→ **Orden de trabajo**
Transcriba literalmente el fragmento del texto sobre el día mundial del medio ambiente que va desde "En el marco" hasta "imágenes que vemos.".

→ **Texto para análisis**
________________________________________
En el marco de un Nuevo día mundial del medio ambiente, encontramos con escenas en televisión tan espeluznantes que nos generan incredulidad sobre lo que vemos: ‘‘el hundimiento del prestige’’, los derrames de petróleo en el golfo de México, los constantes acosos de los grupos económicos sobre los bosques milenarios y las aguas del mar son solo algunas de la imágenes que vemos.
Y es verdad que una de las pocas cosas en que los humanos venimos a estar de acuerdo es la del derecho a la defensa de la vida. Todos los seres vivos ejercemos la autodefensa de nuestras vidas y poseemos mecanismos internos en nuestro conocimiento dotados de resortes para el ejercicio de esa defensa. Muchos tenemos aún en la memoria el ejemplo de como ante el tsunami que asoló el centro sur del país muchas especies animales reaccionaron instintivamente poniéndose a salvo en el interior.
________________________________________
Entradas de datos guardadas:
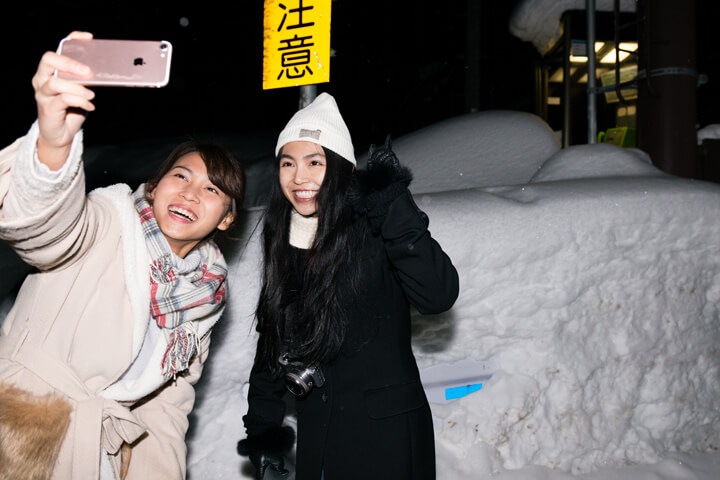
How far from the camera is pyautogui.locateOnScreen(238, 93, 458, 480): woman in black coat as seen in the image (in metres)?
1.44

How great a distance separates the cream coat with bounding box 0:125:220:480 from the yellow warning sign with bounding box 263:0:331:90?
257 cm

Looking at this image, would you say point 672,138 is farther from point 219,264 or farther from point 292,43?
point 219,264

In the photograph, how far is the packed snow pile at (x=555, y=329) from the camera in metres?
2.54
________________________________________
→ **Ejercicio resuelto**
En el marco de un Nuevo día mundial del medio ambiente, encontramos con escenas en televisión tan espeluznantes que nos generan incredulidad sobre lo que vemos: ‘‘el hundimiento del prestige’’, los derrames de petróleo en el golfo de México, los constantes acosos de los grupos económicos sobre los bosques milenarios y las aguas del mar son solo algunas de la imágenes que vemos.